- _SHORT TASK 1_: Reproduce the essay about emailing Liz Jones at age ten word for word, in full.

- _DOCUMENT SECTION_:
╭──

I Emailed Liz Jones When I Was Ten


“Writers should read everything.”

So said my father, a Tanzanian columnist for their national paper The Citizen. One would wonder why an egalitarian, Labour-voting humanist would buy one of the UK’s least-loved newspapers: The Daily Mail.

Aged ten, I knew not of the low-brow, ill-favoured tabloid that makes Guardian readers recoil in horror. All I knew was that every weekend, The Mail On Sunday slipped its way into our household, cradling a copy of YOU Magazine. I spent many-an-hour pouring over the stories of women unable to have children; actresses describing their perfect date, and funny tales of marital mishaps.

But the one piece of writing I looked forward to each week, was Liz Jones’ Diary. I would sit on the toilet, arms outstretched, glossy sheets of paper in my hands, and be entertained for twenty minutes reading Liz’s moving, hilarious, and at times, sad, column.

This can’t possibly be true, remarked my youngling brain. All these awful boyfriends! One tale I recall was her stepping out of a taxi having lost all her clothes and Prada suitcase. No one seemed to care for her or wanted to talk to her; her friends were unsympathetic, her mother disappointed in her failed marriage. All she had were her adorable loving cats; being a cat-lover, I envied her these furry felines. (My mother was allergic so we never got to have pets). She lived in the countryside, surrounded by mud and horses, a world so different to my inner-city residence.

One day, I took it upon myself to send Liz an email saying how much I loved her column and I was sorry she had to go through all of that. I was sure a lot of it had to be fabricated – no one’s life could be that terrible. Why didn’t anyone care for her? Why was her ex-husband so horrible? Was she writing about real people, and did they know or care that she was writing about them?

I told her I also loved cats; I wanted to be a writer, and I was generally concerned and upset about the world’s problems including the Burmese Crisis, the terrors in Iraq, and ‘racism, war and poverty’ as I put it. Around this time, I had my first blog, encouraged by my dad; titled ‘Miss Miaow’ via Wordpress. Can’t remember what I blogged about, but I imagine it had to do with cats. (That blog is long deleted, but I made some others since, before settling on this one back in 2017.)

╰──

- _TASK DATA_:

╭──

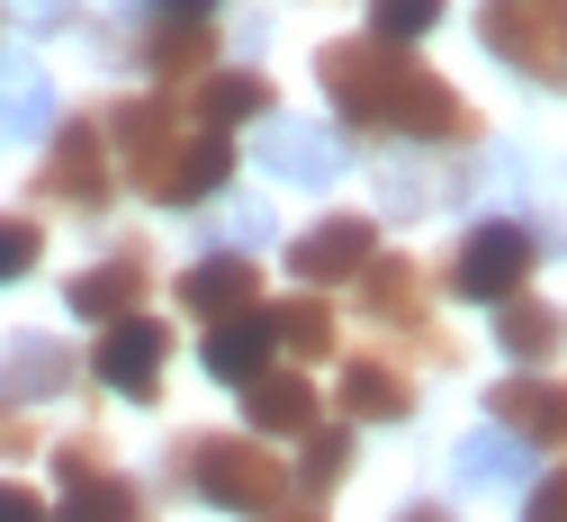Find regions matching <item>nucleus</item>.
Instances as JSON below:
<instances>
[{"mask_svg": "<svg viewBox=\"0 0 567 522\" xmlns=\"http://www.w3.org/2000/svg\"><path fill=\"white\" fill-rule=\"evenodd\" d=\"M252 522H324V495H307V487H298V495H279L270 513H252Z\"/></svg>", "mask_w": 567, "mask_h": 522, "instance_id": "32", "label": "nucleus"}, {"mask_svg": "<svg viewBox=\"0 0 567 522\" xmlns=\"http://www.w3.org/2000/svg\"><path fill=\"white\" fill-rule=\"evenodd\" d=\"M0 522H45V495L19 487V478H0Z\"/></svg>", "mask_w": 567, "mask_h": 522, "instance_id": "31", "label": "nucleus"}, {"mask_svg": "<svg viewBox=\"0 0 567 522\" xmlns=\"http://www.w3.org/2000/svg\"><path fill=\"white\" fill-rule=\"evenodd\" d=\"M316 423H324V388L307 379V369H289V360L261 369V379L244 388V432H261L270 451H279V441H307Z\"/></svg>", "mask_w": 567, "mask_h": 522, "instance_id": "12", "label": "nucleus"}, {"mask_svg": "<svg viewBox=\"0 0 567 522\" xmlns=\"http://www.w3.org/2000/svg\"><path fill=\"white\" fill-rule=\"evenodd\" d=\"M540 270V235L514 226V216H477V226L460 235L451 253V297H468V307H505V297H523Z\"/></svg>", "mask_w": 567, "mask_h": 522, "instance_id": "5", "label": "nucleus"}, {"mask_svg": "<svg viewBox=\"0 0 567 522\" xmlns=\"http://www.w3.org/2000/svg\"><path fill=\"white\" fill-rule=\"evenodd\" d=\"M198 360H207V379H226V388H252L261 369H279V325L270 307H244L226 325H207L198 334Z\"/></svg>", "mask_w": 567, "mask_h": 522, "instance_id": "16", "label": "nucleus"}, {"mask_svg": "<svg viewBox=\"0 0 567 522\" xmlns=\"http://www.w3.org/2000/svg\"><path fill=\"white\" fill-rule=\"evenodd\" d=\"M163 360H172V325H163V316H117V325H100L91 379L117 388L126 406H154V397H163Z\"/></svg>", "mask_w": 567, "mask_h": 522, "instance_id": "8", "label": "nucleus"}, {"mask_svg": "<svg viewBox=\"0 0 567 522\" xmlns=\"http://www.w3.org/2000/svg\"><path fill=\"white\" fill-rule=\"evenodd\" d=\"M379 262V226H370V216H351V207H333V216H316V226L289 244V270H298V288H351V279H361Z\"/></svg>", "mask_w": 567, "mask_h": 522, "instance_id": "9", "label": "nucleus"}, {"mask_svg": "<svg viewBox=\"0 0 567 522\" xmlns=\"http://www.w3.org/2000/svg\"><path fill=\"white\" fill-rule=\"evenodd\" d=\"M396 522H451V504H405Z\"/></svg>", "mask_w": 567, "mask_h": 522, "instance_id": "34", "label": "nucleus"}, {"mask_svg": "<svg viewBox=\"0 0 567 522\" xmlns=\"http://www.w3.org/2000/svg\"><path fill=\"white\" fill-rule=\"evenodd\" d=\"M270 163L289 172V181H324V172H333V144H324V135H298V126H289V135L270 144Z\"/></svg>", "mask_w": 567, "mask_h": 522, "instance_id": "25", "label": "nucleus"}, {"mask_svg": "<svg viewBox=\"0 0 567 522\" xmlns=\"http://www.w3.org/2000/svg\"><path fill=\"white\" fill-rule=\"evenodd\" d=\"M28 451H45V432H37V414L0 397V460H28Z\"/></svg>", "mask_w": 567, "mask_h": 522, "instance_id": "29", "label": "nucleus"}, {"mask_svg": "<svg viewBox=\"0 0 567 522\" xmlns=\"http://www.w3.org/2000/svg\"><path fill=\"white\" fill-rule=\"evenodd\" d=\"M126 181L145 190L154 207H198V198H217V190L235 181V144H226L217 126H189V117H181V126L154 144V154L126 172Z\"/></svg>", "mask_w": 567, "mask_h": 522, "instance_id": "6", "label": "nucleus"}, {"mask_svg": "<svg viewBox=\"0 0 567 522\" xmlns=\"http://www.w3.org/2000/svg\"><path fill=\"white\" fill-rule=\"evenodd\" d=\"M442 10H451V0H370V37L414 45V37H433V28H442Z\"/></svg>", "mask_w": 567, "mask_h": 522, "instance_id": "23", "label": "nucleus"}, {"mask_svg": "<svg viewBox=\"0 0 567 522\" xmlns=\"http://www.w3.org/2000/svg\"><path fill=\"white\" fill-rule=\"evenodd\" d=\"M270 325H279V360H289V369L342 360V351H333V342H342V325H333V297H324V288L279 297V307H270Z\"/></svg>", "mask_w": 567, "mask_h": 522, "instance_id": "20", "label": "nucleus"}, {"mask_svg": "<svg viewBox=\"0 0 567 522\" xmlns=\"http://www.w3.org/2000/svg\"><path fill=\"white\" fill-rule=\"evenodd\" d=\"M181 109H189V126H217V135H235V126H252V117H270L279 109V91H270V72H198V82L181 91Z\"/></svg>", "mask_w": 567, "mask_h": 522, "instance_id": "17", "label": "nucleus"}, {"mask_svg": "<svg viewBox=\"0 0 567 522\" xmlns=\"http://www.w3.org/2000/svg\"><path fill=\"white\" fill-rule=\"evenodd\" d=\"M63 297H73V316H91V325L145 316V297H154V253H145V244H117V253H100Z\"/></svg>", "mask_w": 567, "mask_h": 522, "instance_id": "13", "label": "nucleus"}, {"mask_svg": "<svg viewBox=\"0 0 567 522\" xmlns=\"http://www.w3.org/2000/svg\"><path fill=\"white\" fill-rule=\"evenodd\" d=\"M45 522H154V495L135 487L126 469H100V478H73L54 504H45Z\"/></svg>", "mask_w": 567, "mask_h": 522, "instance_id": "19", "label": "nucleus"}, {"mask_svg": "<svg viewBox=\"0 0 567 522\" xmlns=\"http://www.w3.org/2000/svg\"><path fill=\"white\" fill-rule=\"evenodd\" d=\"M100 469H109V441H100V432H82V441H63V451H54V478H63V487H73V478H100Z\"/></svg>", "mask_w": 567, "mask_h": 522, "instance_id": "30", "label": "nucleus"}, {"mask_svg": "<svg viewBox=\"0 0 567 522\" xmlns=\"http://www.w3.org/2000/svg\"><path fill=\"white\" fill-rule=\"evenodd\" d=\"M495 351L523 360V369H558V351H567V316L549 307L540 288H523V297H505V307H495Z\"/></svg>", "mask_w": 567, "mask_h": 522, "instance_id": "18", "label": "nucleus"}, {"mask_svg": "<svg viewBox=\"0 0 567 522\" xmlns=\"http://www.w3.org/2000/svg\"><path fill=\"white\" fill-rule=\"evenodd\" d=\"M351 460H361V441H351V423L333 414V423H316V432L298 441V460H289V478H298L307 495H333V487L351 478Z\"/></svg>", "mask_w": 567, "mask_h": 522, "instance_id": "22", "label": "nucleus"}, {"mask_svg": "<svg viewBox=\"0 0 567 522\" xmlns=\"http://www.w3.org/2000/svg\"><path fill=\"white\" fill-rule=\"evenodd\" d=\"M316 82L333 100V117L370 144H477L486 117L442 82L414 45H388V37H333L316 54Z\"/></svg>", "mask_w": 567, "mask_h": 522, "instance_id": "1", "label": "nucleus"}, {"mask_svg": "<svg viewBox=\"0 0 567 522\" xmlns=\"http://www.w3.org/2000/svg\"><path fill=\"white\" fill-rule=\"evenodd\" d=\"M495 432H514L523 451H567V379L558 369H514V379L486 388Z\"/></svg>", "mask_w": 567, "mask_h": 522, "instance_id": "11", "label": "nucleus"}, {"mask_svg": "<svg viewBox=\"0 0 567 522\" xmlns=\"http://www.w3.org/2000/svg\"><path fill=\"white\" fill-rule=\"evenodd\" d=\"M135 63L154 72V91H189L198 72H217V19H145Z\"/></svg>", "mask_w": 567, "mask_h": 522, "instance_id": "15", "label": "nucleus"}, {"mask_svg": "<svg viewBox=\"0 0 567 522\" xmlns=\"http://www.w3.org/2000/svg\"><path fill=\"white\" fill-rule=\"evenodd\" d=\"M477 45L523 82L567 91V0H477Z\"/></svg>", "mask_w": 567, "mask_h": 522, "instance_id": "3", "label": "nucleus"}, {"mask_svg": "<svg viewBox=\"0 0 567 522\" xmlns=\"http://www.w3.org/2000/svg\"><path fill=\"white\" fill-rule=\"evenodd\" d=\"M333 414L342 423H405L414 414V379H405V351H342L333 360Z\"/></svg>", "mask_w": 567, "mask_h": 522, "instance_id": "10", "label": "nucleus"}, {"mask_svg": "<svg viewBox=\"0 0 567 522\" xmlns=\"http://www.w3.org/2000/svg\"><path fill=\"white\" fill-rule=\"evenodd\" d=\"M523 522H567V460L523 487Z\"/></svg>", "mask_w": 567, "mask_h": 522, "instance_id": "28", "label": "nucleus"}, {"mask_svg": "<svg viewBox=\"0 0 567 522\" xmlns=\"http://www.w3.org/2000/svg\"><path fill=\"white\" fill-rule=\"evenodd\" d=\"M460 469H468L477 487H495V478L523 469V451H514V432H486V441H468V451H460Z\"/></svg>", "mask_w": 567, "mask_h": 522, "instance_id": "26", "label": "nucleus"}, {"mask_svg": "<svg viewBox=\"0 0 567 522\" xmlns=\"http://www.w3.org/2000/svg\"><path fill=\"white\" fill-rule=\"evenodd\" d=\"M172 478L198 504H226V513H270L279 495H298L289 460H279L261 432H181L172 441Z\"/></svg>", "mask_w": 567, "mask_h": 522, "instance_id": "2", "label": "nucleus"}, {"mask_svg": "<svg viewBox=\"0 0 567 522\" xmlns=\"http://www.w3.org/2000/svg\"><path fill=\"white\" fill-rule=\"evenodd\" d=\"M244 307H261V262L252 253H207V262L181 270V316L198 334L226 325V316H244Z\"/></svg>", "mask_w": 567, "mask_h": 522, "instance_id": "14", "label": "nucleus"}, {"mask_svg": "<svg viewBox=\"0 0 567 522\" xmlns=\"http://www.w3.org/2000/svg\"><path fill=\"white\" fill-rule=\"evenodd\" d=\"M154 19H217V0H154Z\"/></svg>", "mask_w": 567, "mask_h": 522, "instance_id": "33", "label": "nucleus"}, {"mask_svg": "<svg viewBox=\"0 0 567 522\" xmlns=\"http://www.w3.org/2000/svg\"><path fill=\"white\" fill-rule=\"evenodd\" d=\"M351 297H361V316L388 334V351H396V342H414L423 360H451V334L433 325V279H423V262L379 253L361 279H351Z\"/></svg>", "mask_w": 567, "mask_h": 522, "instance_id": "4", "label": "nucleus"}, {"mask_svg": "<svg viewBox=\"0 0 567 522\" xmlns=\"http://www.w3.org/2000/svg\"><path fill=\"white\" fill-rule=\"evenodd\" d=\"M37 198L63 216H100L117 198V163H109V126L100 117H63L45 163H37Z\"/></svg>", "mask_w": 567, "mask_h": 522, "instance_id": "7", "label": "nucleus"}, {"mask_svg": "<svg viewBox=\"0 0 567 522\" xmlns=\"http://www.w3.org/2000/svg\"><path fill=\"white\" fill-rule=\"evenodd\" d=\"M63 388H82V351H63V342H45V334L10 342V360H0V397H10V406L63 397Z\"/></svg>", "mask_w": 567, "mask_h": 522, "instance_id": "21", "label": "nucleus"}, {"mask_svg": "<svg viewBox=\"0 0 567 522\" xmlns=\"http://www.w3.org/2000/svg\"><path fill=\"white\" fill-rule=\"evenodd\" d=\"M37 253H45L37 216H0V288H10V279H28V270H37Z\"/></svg>", "mask_w": 567, "mask_h": 522, "instance_id": "24", "label": "nucleus"}, {"mask_svg": "<svg viewBox=\"0 0 567 522\" xmlns=\"http://www.w3.org/2000/svg\"><path fill=\"white\" fill-rule=\"evenodd\" d=\"M45 117V82L37 72H10V82H0V126H37Z\"/></svg>", "mask_w": 567, "mask_h": 522, "instance_id": "27", "label": "nucleus"}]
</instances>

╰──

- _SHORT TASK 2_: Recast the records as a JSON list of strings with one string per line and no entries for blank lines. Begin at the first line of the records and stop after the line containing "<instances>", leaving the pictures out.

- _TASK ANSWER 1_:
I Emailed Liz Jones When I Was Ten


“Writers should read everything.”

So said my father, a Tanzanian columnist for their national paper The Citizen. One would wonder why an egalitarian, Labour-voting humanist would buy one of the UK’s least-loved newspapers: The Daily Mail.

Aged ten, I knew not of the low-brow, ill-favoured tabloid that makes Guardian readers recoil in horror. All I knew was that every weekend, The Mail On Sunday slipped its way into our household, cradling a copy of YOU Magazine. I spent many-an-hour pouring over the stories of women unable to have children; actresses describing their perfect date, and funny tales of marital mishaps.

But the one piece of writing I looked forward to each week, was Liz Jones’ Diary. I would sit on the toilet, arms outstretched, glossy sheets of paper in my hands, and be entertained for twenty minutes reading Liz’s moving, hilarious, and at times, sad, column.

This can’t possibly be true, remarked my youngling brain. All these awful boyfriends! One tale I recall was her stepping out of a taxi having lost all her clothes and Prada suitcase. No one seemed to care for her or wanted to talk to her; her friends were unsympathetic, her mother disappointed in her failed marriage. All she had were her adorable loving cats; being a cat-lover, I envied her these furry felines. (My mother was allergic so we never got to have pets). She lived in the countryside, surrounded by mud and horses, a world so different to my inner-city residence.

One day, I took it upon myself to send Liz an email saying how much I loved her column and I was sorry she had to go through all of that. I was sure a lot of it had to be fabricated – no one’s life could be that terrible. Why didn’t anyone care for her? Why was her ex-husband so horrible? Was she writing about real people, and did they know or care that she was writing about them?

I told her I also loved cats; I wanted to be a writer, and I was generally concerned and upset about the world’s problems including the Burmese Crisis, the terrors in Iraq, and ‘racism, war and poverty’ as I put it. Around this time, I had my first blog, encouraged by my dad; titled ‘Miss Miaow’ via Wordpress. Can’t remember what I blogged about, but I imagine it had to do with cats. (That blog is long deleted, but I made some others since, before settling on this one back in 2017.)

- _TASK ANSWER 2_:
[
  "Find regions matching <item>nucleus</item>.",
  "Instances as JSON below:",
  "<instances>"
]